The present disclosure relates to a thin film transistor. In particular, the thin film transistor comprises a substrate and an oriented zinc oxide semiconductor layer.
Zinc oxide (ZnO) is known as a channel semiconductor in thin film transistors (“TFTs”). It is readily available and can be processed at ambient temperatures. It also has very high electron mobility (bulk mobility as high as 155 cm2/V·sec and field effect mobility of 70 cm2/V·sec), is environmentally stable, has a large band gap, is non-toxic, and inexpensive.
However, the method by which the semiconductor is fabricated will affect the mobility of the ZnO semiconductor layer. A ZnO semiconductor having high mobility (5-20 cm2/V·sec) is generally made only through radio-frequency magnetron sputtering. Such equipment is expensive and leads to high production costs. In another approach, ZnO precursors were used, then processed to form a ZnO semiconductor layer. However, this approach requires an annealing step at a temperature of 400-550° C. Such temperatures are not suitable for substrates which deform at lower temperatures, like polymeric substrates, such as for example polyester, polycarbonate, polyimide films or sheets. ZnO semiconductors have also been made at low (ambient) temperatures using ZnO nanoparticles or nanorods in solution. However, such semiconductors have low mobility (˜0.6 cm2/V·sec).
Zinc oxide thin film crystal usually has a Wurtzite structure (hexagonal symmetry) with lattice parameters a=3.2960 and c=5.2065 Å. The orientation of the zinc oxide can be analyzed using for example x-ray diffraction (XRD) technique. For randomly oriented zinc oxide crystals three peaks can be observed with d-spacing distance of d=2.81, 2.60, 2.48 Å for (100), (002), and (101) plane, respectively, by using Cu Kα radiation (λ 1.5418 Å). The intensity ratios of these peaks in a randomly oriented zinc oxide powder sample are respectively about I(100)/I(002)/I(101)=57/44/100 (intensities are obtained from ICDD/JCPDS card No. 36-1451 provided by The International Centre for Diffraction Data®). For randomly oriented zinc oxide crystals, the percentage of the intensity of the (002) peak relative to the sum of intensities of (100), (002), and (101) peak, I(100)+I(002)+I(101), I(002)/[I(100)+I(002)+I(101)]×100%, is about 22%±2%.

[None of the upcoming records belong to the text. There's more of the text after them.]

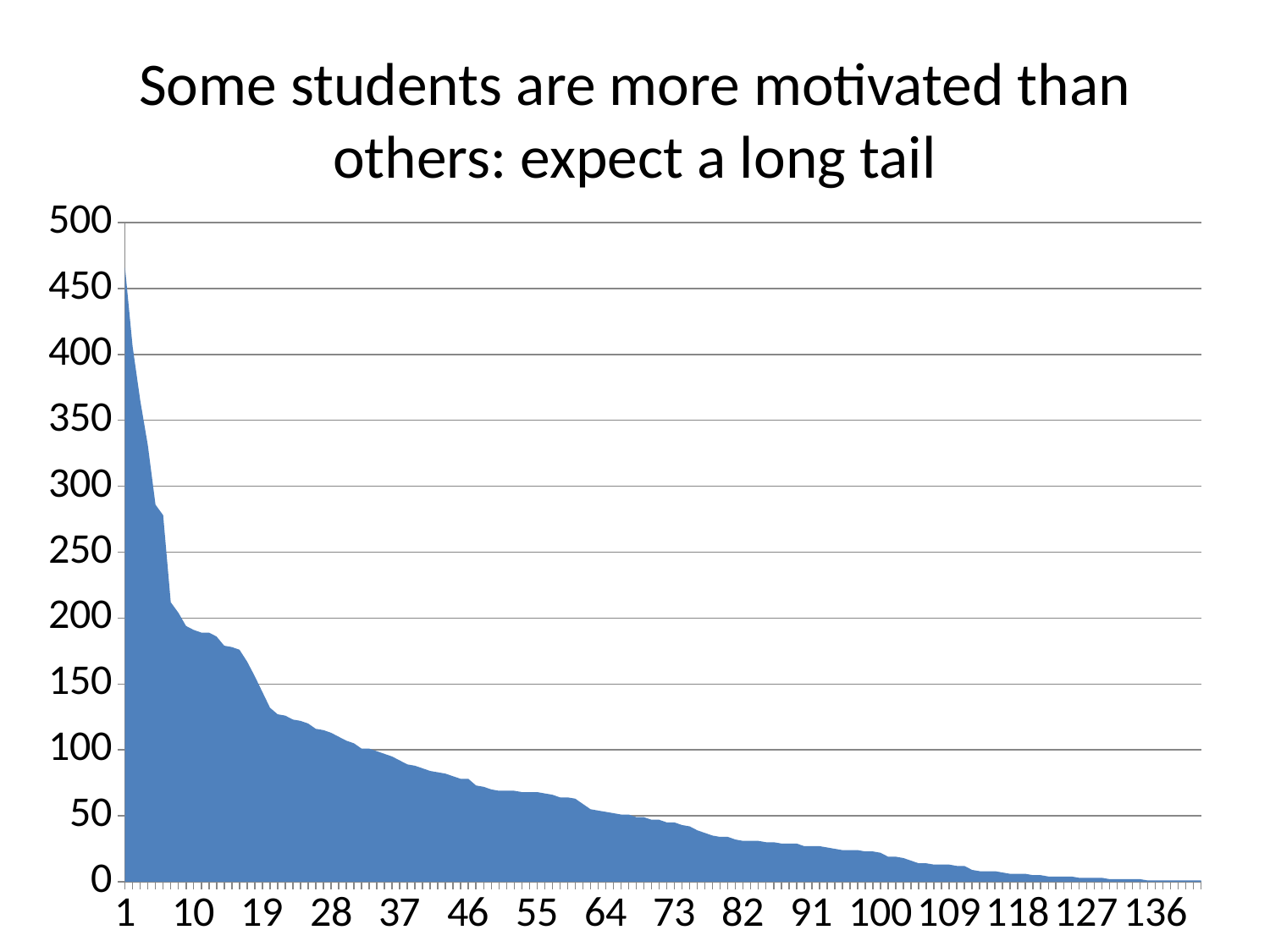
Is the value at x = 28 greater or less than 100? greater Is the value at x = 46 greater or less than 100? less What is the title of the chart? Some students are more motivated than others: expect a long tail Is the value at x = 100 greater or less than 50? less Which x-axis category has the highest value? 1 Which is larger, the value at x = 10 or the value at x = 55? x = 10 What is the highest value shown on the y axis? 500 Do the values rise or fall as you move from left to right along the x axis? fall What kind of chart is shown on the slide? area chart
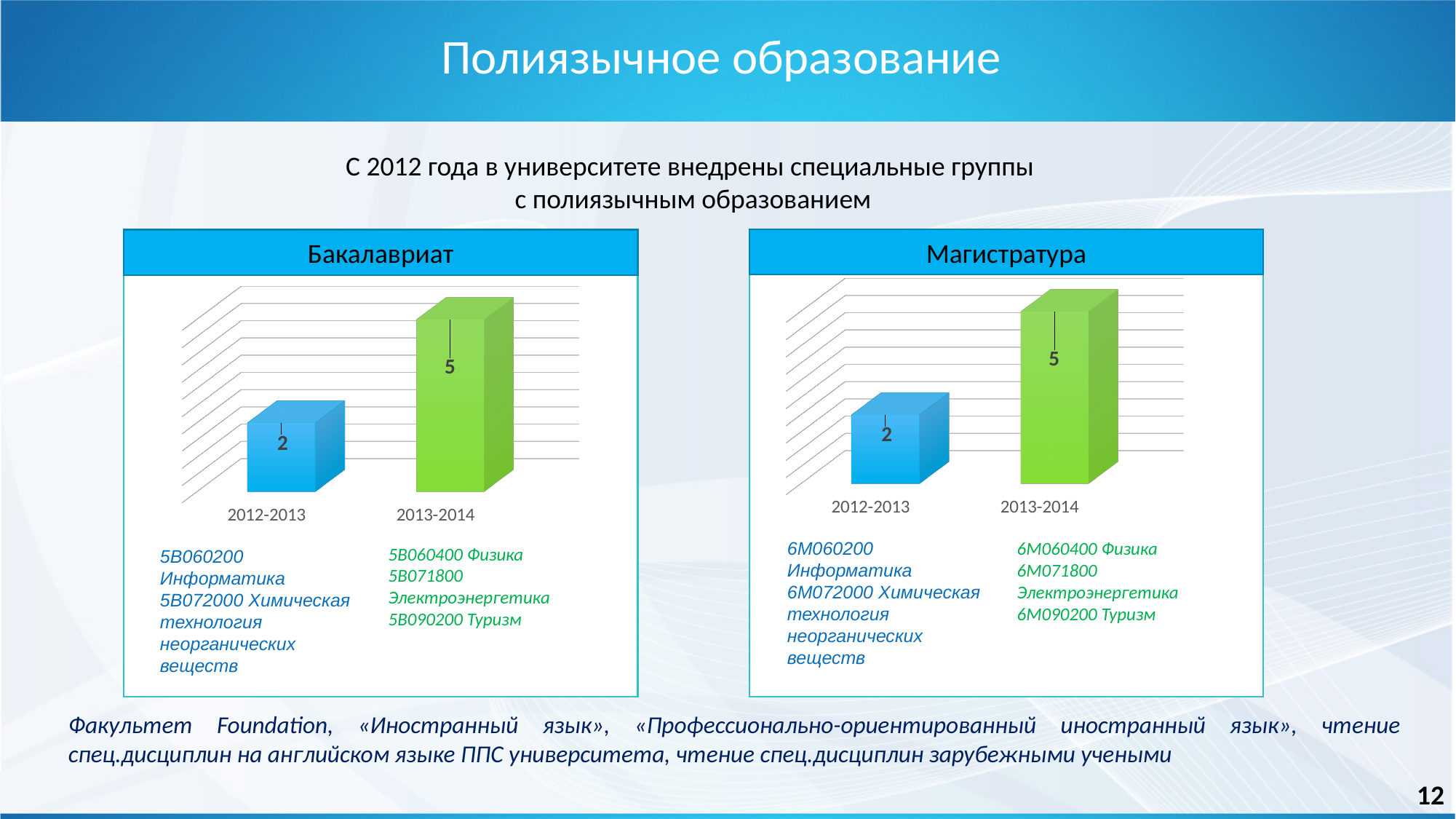
In the Магистратура chart, which is larger, the value for 2012-2013 or 2013-2014? 2013-2014 In the Бакалавриат chart, what is the value for 2013-2014? 5 In the Магистратура chart, what is the value for 2012-2013? 2 In the Магистратура chart, which year has the lowest value? 2012-2013 In the Магистратура chart, what is the difference between the values for 2013-2014 and 2012-2013? 3 How many categories are shown in the Бакалавриат chart? 2 What kind of chart is the Магистратура chart? Bar chart In the Бакалавриат chart, which year has the highest value? 2013-2014 In the Бакалавриат chart, what is the difference between the values for 2013-2014 and 2012-2013? 3 In the Бакалавриат chart, do the values rise or fall from 2012-2013 to 2013-2014? Rise In the Бакалавриат chart, what is the value for 2012-2013? 2 In the Магистратура chart, what is the value for 2013-2014? 5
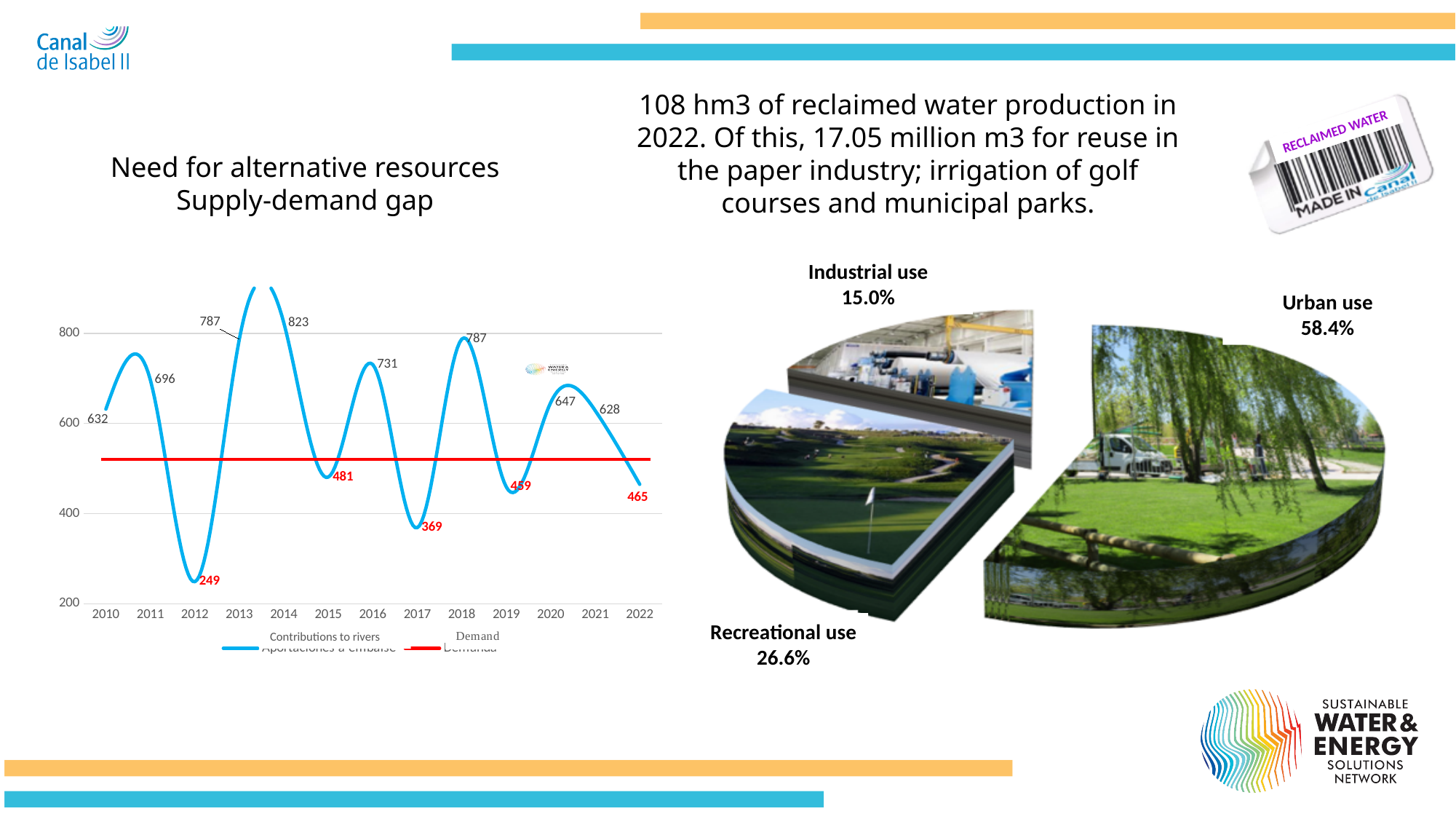
In the line chart on the left, what is the difference between the values for 2014 and 2012? 574 In the line chart on the left, which year has the lowest value? 2012 What kind of chart is the chart on the left of the slide? line chart In the line chart on the left, which year has the larger value, 2016 or 2020? 2016 In the line chart on the left, which year has the highest value? 2014 In the line chart on the left, is the Demand line greater or less than 600? less How many years are shown on the x axis of the line chart on the left? 13 In the line chart on the left, what is the value for 2022? 465 In the pie chart on the right, which category has the largest share? Urban use In the line chart on the left, what is the value for 2014? 823 In the line chart on the left, what is the value for 2012? 249 In the pie chart on the right, what share does Recreational use have? 26.6%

The following documents provide additional background information:    E. Fortunato et al., “Fully Transparent ZnO Thin-Film Transistor Produced at Room Temperature,” Adv. Mater., Vol. 17, No. 5, pp. 590-594 (Mar. 8, 2005).    T. E. Park et al., “Structural and Optical Properties of ZnO Thin Films Grown by RF Magnetron Sputtering on Si Substrates,” J. Korean Phys. Soc., Vol. 45, pp. S697-S700 (December 2004).    B. J. Norris et al., “Spin coated zinc oxide transparent transistors,” J. Phys. D: Appl. Phys., Vol. 36, pp. L105-L107 (2003).    B. Sun et al., “Solution-Processed Zinc Oxide Field-Effect Transistors Based on Self-Assembly of Colloidal Nanorods,” Nano Lett., Vol. 5, No. 12, pp. 2408-2413 (2005).    Y. Takahashi et al, “Photoconductivity of Ultrathin Zinc Oxide Films,” Jpn. J. Appl. Phys., Vol. 33, pp. 6611-6615 (1994).    D. Bao et al., “Sol-gel derived c-axis oriented ZnO thin films,” Thin Solid Films, Vol. 312, pp. 37-39 (1998).    M. Ohyama et al., “Preparation of ZnO Films with Preferential Orientation by Sol-Gel Method,” J. Cer. Soc. Jpn., Vol. 104, pp. 296-300 (1996).    S. Fujihara et al., “Crystallization behavior and origin of c-axis orientation in sol-gel-derived ZnO:Li thin films on glass substrates,” Appl. Sur. Sci., Vol. 180, pp. 341-350 (20011)    K. Nishio et al., “Preparation of highly oriented thin film exhibiting transparent conduction by the sol-gel process,” J. Mater. Sci., Vol. 31, pp. 3651-3656 (1996).
TFTs are generally composed of, on a substrate, an electrically conductive gate, source and drain electrodes, an electrically insulating gate dielectric layer which separated the gate electrode from the source and drain electrodes, and a semiconducting layer which is in contact with the gate dielectric layer and bridges the source and drain electrodes.